Offener Brief an die Münchner Kommunalpolitik und Stadtgesellschaft

Sehr geehrte Bürgermeister*innen, sehr geehrte Stadträt*innen, liebe Münchner*innen!

Seit 18.10.21 protestieren geflüchtete Menschen aus ganz Bayern in München vor der Zentralen Ausländerbehörde Oberbayern in der Hofmannstrasse gegen sogenannte „Botschaftsvorführungen“ und die damit einhergehende Gefahr von Abschiebungen in ein von Armut, Unsicherheit und den Folgen von Bürgerkrieg und Ausbeutung geprägtes Land.

Konkretes Ziel der „Anhörung zur Identitätsklärung“ durch eine Botschaftsdelegation aus Sierra Leone ist die Ausstellung eines Passersatzdokuments, das die Einreise in das (vermeintliche) Herkunftsland und damit erzwungene Abschiebungen ermöglichen soll. Die Feststellung der angeblichen Identität erfolgt dabei auch nach intransparenten, oft rassistischen Kriterien wie Hautfarbe, Dialekt oder anderen körperlichen Merkmalen. Auch die intransparente Zusammensetzung der Delegation wird kritisiert, denn es kam bei vergleichbaren Situationen in der Vergangenheit vor, dass seitens deutscher Behörden hohe Summen an die Delegationsteilnehmenden gezahlt wurde, nicht selten selbst Profiteure von Verfolgung und Ungleichheit im vermeintlichen Herkunftsland. Gefällige Anhörungsergebnisse stehen dann zumindest im Raum.

München hat sich als „Sicherer Hafen“ dazu bereit erklärt, Menschen die aus Seenot gerettet werden Schutz und eine sichere Bleibeperspektive zu bieten. Im Sinne dieses Beschlusses ist schon einiges passiert, von einer Spendensammlung für die Seenotrettung über Bemühungen, Menschen in Not aus Afghanistan oder den Lagern auf den Griechischen Inseln aufzunehmen.

In diesem Sinne appellieren wir an die Münchner Stadtgesellschaft und ihre politischen Vertreter*innen, sich auch an die Seite von Menschen zu stellen, die nicht zurück in ein Land gezwungen werden wollen, in dem ihnen Armut, Perspektivlosigkeit und weiterhin politische Verfolgung droht.

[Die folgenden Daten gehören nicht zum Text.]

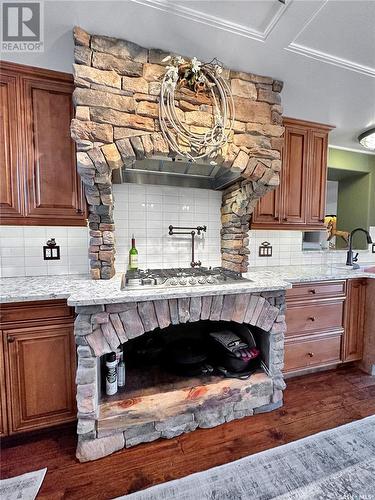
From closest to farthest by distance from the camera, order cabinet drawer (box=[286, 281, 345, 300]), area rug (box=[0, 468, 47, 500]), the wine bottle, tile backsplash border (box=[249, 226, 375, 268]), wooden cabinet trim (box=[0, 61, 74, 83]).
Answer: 1. area rug (box=[0, 468, 47, 500])
2. wooden cabinet trim (box=[0, 61, 74, 83])
3. cabinet drawer (box=[286, 281, 345, 300])
4. the wine bottle
5. tile backsplash border (box=[249, 226, 375, 268])

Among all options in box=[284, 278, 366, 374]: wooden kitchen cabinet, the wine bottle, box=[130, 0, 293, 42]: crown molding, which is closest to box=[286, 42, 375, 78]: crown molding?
box=[130, 0, 293, 42]: crown molding

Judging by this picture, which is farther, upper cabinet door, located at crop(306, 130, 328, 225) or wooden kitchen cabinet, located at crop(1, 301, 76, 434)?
upper cabinet door, located at crop(306, 130, 328, 225)


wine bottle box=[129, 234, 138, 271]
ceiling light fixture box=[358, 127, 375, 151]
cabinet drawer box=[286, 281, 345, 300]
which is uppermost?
ceiling light fixture box=[358, 127, 375, 151]

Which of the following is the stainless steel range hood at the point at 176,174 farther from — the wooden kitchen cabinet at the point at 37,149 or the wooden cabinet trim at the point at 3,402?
the wooden cabinet trim at the point at 3,402

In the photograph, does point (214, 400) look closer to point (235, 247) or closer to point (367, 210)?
point (235, 247)

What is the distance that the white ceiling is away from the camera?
1.20m

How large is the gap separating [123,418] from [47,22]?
2.35 m

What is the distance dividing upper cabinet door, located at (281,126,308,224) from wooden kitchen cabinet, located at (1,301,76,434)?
2.18 m

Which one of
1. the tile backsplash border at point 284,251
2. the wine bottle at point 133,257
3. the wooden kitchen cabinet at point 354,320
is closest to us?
the wine bottle at point 133,257

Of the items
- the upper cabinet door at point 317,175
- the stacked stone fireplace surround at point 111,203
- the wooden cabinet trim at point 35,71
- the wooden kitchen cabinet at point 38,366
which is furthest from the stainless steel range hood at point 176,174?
the wooden kitchen cabinet at point 38,366

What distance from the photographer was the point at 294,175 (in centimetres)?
236

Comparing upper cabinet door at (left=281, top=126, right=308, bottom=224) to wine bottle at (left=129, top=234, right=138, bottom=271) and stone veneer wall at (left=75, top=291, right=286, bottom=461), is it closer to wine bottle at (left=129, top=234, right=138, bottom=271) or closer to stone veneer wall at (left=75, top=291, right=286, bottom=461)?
stone veneer wall at (left=75, top=291, right=286, bottom=461)

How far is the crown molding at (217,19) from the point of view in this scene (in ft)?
3.86

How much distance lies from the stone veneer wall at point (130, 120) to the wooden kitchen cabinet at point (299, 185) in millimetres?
569
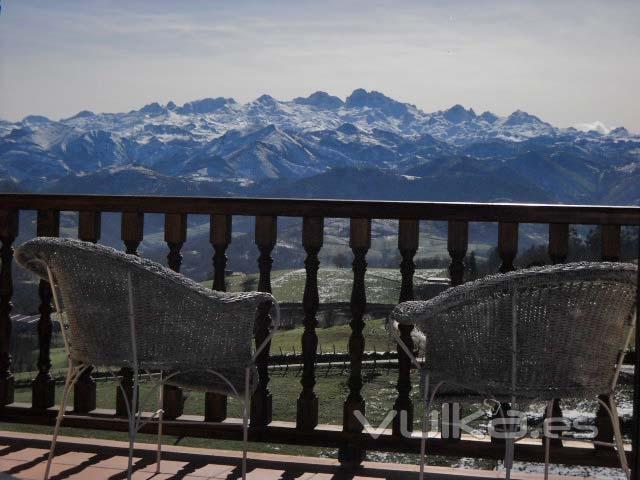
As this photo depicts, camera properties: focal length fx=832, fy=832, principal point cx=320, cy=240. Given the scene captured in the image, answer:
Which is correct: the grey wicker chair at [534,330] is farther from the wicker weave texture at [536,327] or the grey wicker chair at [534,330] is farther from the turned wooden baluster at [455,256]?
the turned wooden baluster at [455,256]

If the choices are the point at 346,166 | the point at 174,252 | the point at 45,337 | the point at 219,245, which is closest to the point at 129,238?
the point at 174,252

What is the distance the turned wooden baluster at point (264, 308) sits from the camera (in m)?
3.11

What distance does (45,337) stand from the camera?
3404 millimetres

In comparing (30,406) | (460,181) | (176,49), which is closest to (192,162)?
(176,49)

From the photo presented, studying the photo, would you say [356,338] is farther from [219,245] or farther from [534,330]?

Wir appellieren an unsere Stadt München, einen Schritt weiter zu gehen in Richtung einer Solidarischen Stadt, die allen Menschen unabhängig von Herkunft oder Status eine gesellschaftliche Teilhabe ermöglicht. München könnte dem Beispiel von Zürich folgen, das letztes Jahr die „Züri City Card“ einführte, um illegalsierten Menschen die Wahrung ihrer Grundrechte zumindest auf kommunaler Ebene zu ermöglichen.

München hat in der Vergangenheit gezeigt, dass wir in der Lage sind, Menschen in Not unbürokratisch und konkret zu helfen. Wir wenden uns deshalb an die Stadt und ihre Vertreter*innen und bitten diese eindringlich, sich zu positionieren und auf die Seite der von Abschiebung bedrohten Menschen in München zu stellen und auch damit spürbare Schritte auf dem Weg zu einer Solidarischen Stadt zu gehen.

22.10.2021
Seebrücke München

 

Die Seebrücke München ist als Lokalgruppe Teil der internationalen zivilgesellschaftlichen Bewegung Seebrücke. Wir fordern eine starke Seenotrettung und offene Häfen, Ursachenbekämpfung, sichere Fluchtrouten und eine EU, ihre Staaten und ein München, die sich solidarisch zeigen und flüchtenden Menschen Schutz bieten. Wir wollen Brücken bauen, keine Mauern!